◆ **Given text**:
Audio: aec: optimize acoustic echo cancellation processing

This check-in introduces performance optimization modifications to the audio Echo Cancellation (AEC) implementation. The enhancements primarily focus on refining loop structures and memory copy operations to ensure more efficient use of cycles. Signed-off-by: shastry <[email protected]>
thesofproject · Feb 26, 2024 · cfd021f · cfd021f
1 parent 3681e09
commit cfd021f
Show file tree

Hide file tree

Showing 2 changed files with 266 additions and 86 deletions.
diff --git a/src/audio/google/google_rtc_audio_processing.c b/src/audio/google/google_rtc_audio_processing.c
@@ -42,6 +42,11 @@
 #define GOOGLE_RTC_AUDIO_PROCESSING_FREQENCY_TO_PERIOD_FRAMES 100
 #define GOOGLE_RTC_NUM_INPUT_PINS 2
 #define GOOGLE_RTC_NUM_OUTPUT_PINS 1
+#define ERR_INVALID_REF -1
+#define ERR_MEMCPY_FAIL -2
+#define ERR_INVALID_SRC -3
+#define ERR_INVALID_DST -4
+
 
 LOG_MODULE_REGISTER(google_rtc_audio_processing, CONFIG_SOF_LOG_LEVEL);
 
@@ -791,7 +796,6 @@ static int google_rtc_audio_processing_process(struct processing_module *mod,
 	size_t dst_buf_size;
 
 	size_t num_of_bytes_to_process;
-	size_t channel;
 	size_t buffer_offset;
 
 	struct sof_source *ref_stream, *src_stream;
@@ -822,23 +826,66 @@ static int google_rtc_audio_processing_process(struct processing_module *mod,
 	/* 32float: de-interlace ref buffer, convert it to float, skip channels if > Max
 	 * 16int: linearize buffer, skip channels if > Max
 	 */
+	/* Reduce cycle waste by streamlining the inner loop,
+	 * converting from array indexing to pointer arithmetic,
+	 * and putting data copy verification outside the loop.

Raw data:

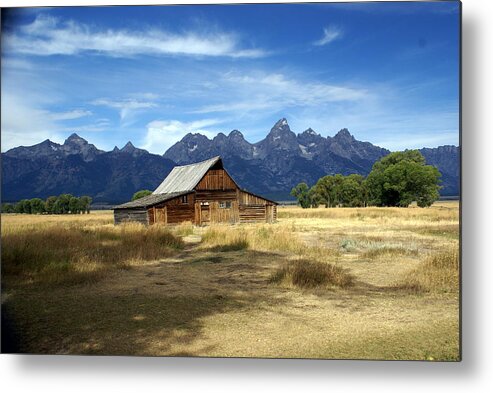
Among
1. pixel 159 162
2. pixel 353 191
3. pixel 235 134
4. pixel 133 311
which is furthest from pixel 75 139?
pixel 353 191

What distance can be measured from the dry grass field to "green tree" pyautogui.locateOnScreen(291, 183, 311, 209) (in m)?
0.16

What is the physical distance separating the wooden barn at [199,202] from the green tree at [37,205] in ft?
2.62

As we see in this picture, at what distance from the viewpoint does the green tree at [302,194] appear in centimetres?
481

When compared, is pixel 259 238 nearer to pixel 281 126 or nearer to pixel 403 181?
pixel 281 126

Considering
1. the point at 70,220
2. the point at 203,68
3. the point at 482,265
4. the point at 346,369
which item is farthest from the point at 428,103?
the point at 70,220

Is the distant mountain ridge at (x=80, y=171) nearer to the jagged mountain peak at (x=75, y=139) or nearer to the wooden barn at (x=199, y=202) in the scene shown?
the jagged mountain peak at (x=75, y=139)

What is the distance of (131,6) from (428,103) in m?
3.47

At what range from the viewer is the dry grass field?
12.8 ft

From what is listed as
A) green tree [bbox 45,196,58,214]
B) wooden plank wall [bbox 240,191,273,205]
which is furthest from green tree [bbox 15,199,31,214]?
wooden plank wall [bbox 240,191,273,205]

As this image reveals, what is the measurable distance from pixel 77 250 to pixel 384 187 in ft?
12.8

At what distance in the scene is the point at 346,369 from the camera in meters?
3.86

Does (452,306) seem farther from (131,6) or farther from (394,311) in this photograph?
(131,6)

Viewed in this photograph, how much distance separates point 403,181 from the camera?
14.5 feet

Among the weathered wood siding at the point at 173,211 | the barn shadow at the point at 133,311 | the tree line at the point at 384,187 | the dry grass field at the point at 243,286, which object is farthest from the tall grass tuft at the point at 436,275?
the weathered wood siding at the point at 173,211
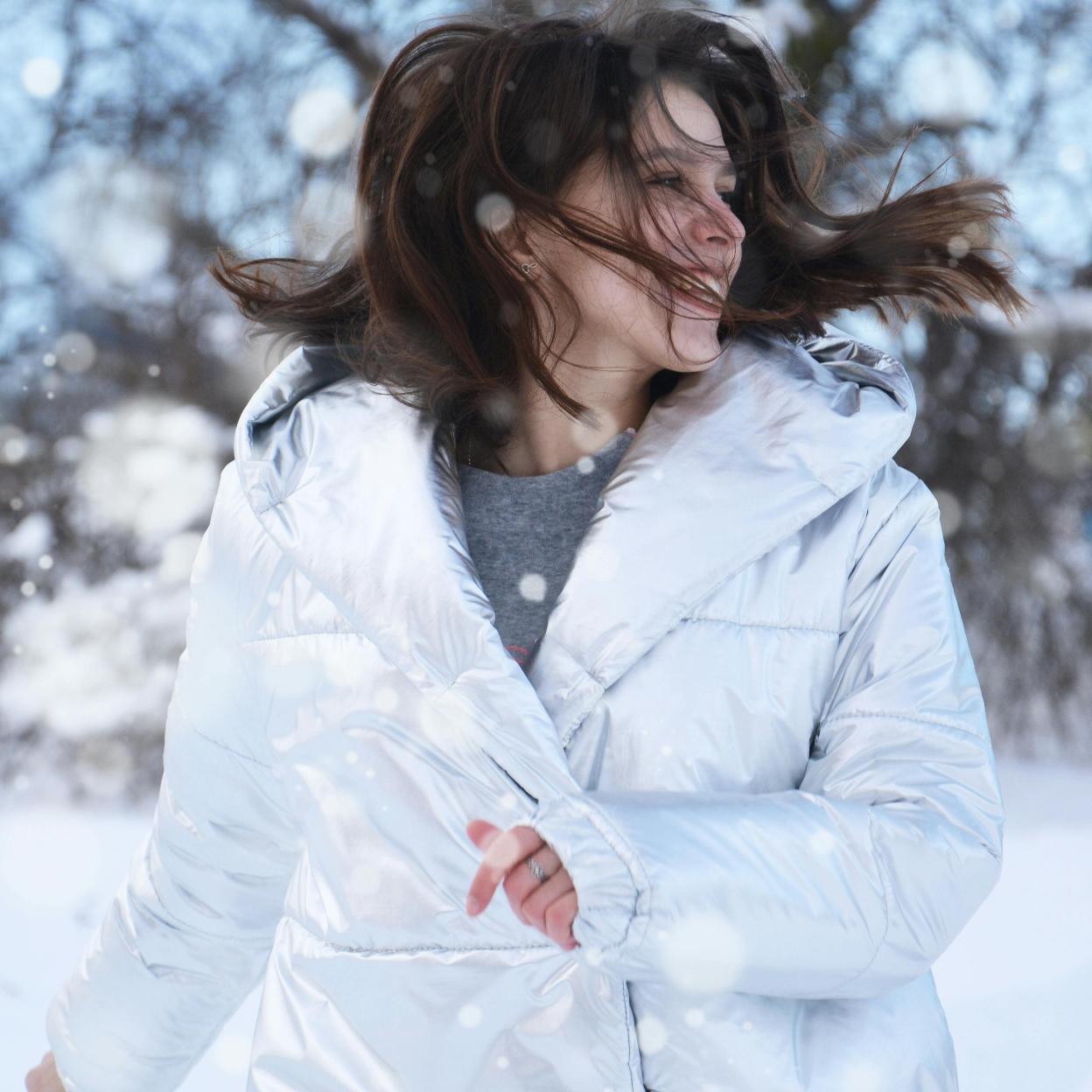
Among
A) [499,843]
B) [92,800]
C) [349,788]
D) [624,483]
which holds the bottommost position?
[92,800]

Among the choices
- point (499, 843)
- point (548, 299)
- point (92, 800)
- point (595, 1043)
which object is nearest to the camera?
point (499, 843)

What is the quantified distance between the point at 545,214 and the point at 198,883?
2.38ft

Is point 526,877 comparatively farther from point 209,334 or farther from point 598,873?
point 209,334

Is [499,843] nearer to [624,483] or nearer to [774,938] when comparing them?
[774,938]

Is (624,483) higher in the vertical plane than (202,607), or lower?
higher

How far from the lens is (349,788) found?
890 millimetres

◆ **What is expected**: Continue the echo cancellation commit diff from the point where it stops.

◆ **Answer to the task**:
+	 */
 	buffer_offset = 0;
-	for (int i = 0; i < cd->num_frames; i++) {
-		for (channel = 0; channel < cd->num_aec_reference_channels; ++channel) {
+	const int16_t *ref_end = ref + cd->num_frames * cd->num_aec_reference_channels;
+
+	/* Check if the calculated end of the reference buffer exceeds the actual end
+	 * of the buffer
+	 */
+	if (ref_end >= (const int16_t *)ref_buf_end)
+		/* If it does, wrap the reference buffer end pointer back to the start
+		 * of the buffer
+		 */
+		ref_end = (const int16_t *)ref_buf_start;
+
 #if CONFIG_COMP_GOOGLE_RTC_USE_32_BIT_FLOAT_API
-			cd->aec_reference_buffer_ptrs[channel][i] =
-					convert_int16_to_float(ref[channel]);
+	float **ref_ptr = cd->aec_reference_buffer_ptrs;
+	int s_chan;
+	int i;
+
+	/*  Loop over frames and channels, converting data from int16 to float */
+	for (i = 0; i < cd->num_frames; ++i) {
+		for (s_chan = 0; s_chan < cd->num_aec_reference_channels; ++s_chan) {
+		/*  Check that ref is within the valid range of the ref_buf buffer */
+			if (ref && (void *)ref >= (void *)ref_buf_start &&
+			    (void *)ref < (void *)ref_buf_end)
+				(*ref_ptr)[s_chan] = convert_int16_to_float(*ref++);
+			else
+				/*  ref does not point to valid int16_t data */
+				return ERR_INVALID_REF;
+		}
+		ref_ptr++;
+	}
+
 #else /* CONFIG_COMP_GOOGLE_RTC_USE_32_BIT_FLOAT_API */
-			cd->aec_reference_buffer[buffer_offset++] = ref[channel];
-#endif /* CONFIG_COMP_GOOGLE_RTC_USE_32_BIT_FLOAT_API */
+	int16_t *ref_buf = cd->aec_reference_buffer;
 
-		}
+	/* Check that ref is within the valid range of the ref_buf buffer */
+	if (ref && ref >= (int16_t *)ref_buf_start && ref < (int16_t *)ref_buf_end) {
+		/* Use memcpy_s to copy the data from ref buffer to ref_buf buffer until it reaches
+		 * ref_end
+		 * This assumes that the data in the ref buffer is contiguous
+		 */
+		size_t num_bytes = (ref_end - ref) * sizeof(*ref);
 
-		ref += cd->num_aec_reference_channels;
-		if ((void *)ref >= (void *)ref_buf_end)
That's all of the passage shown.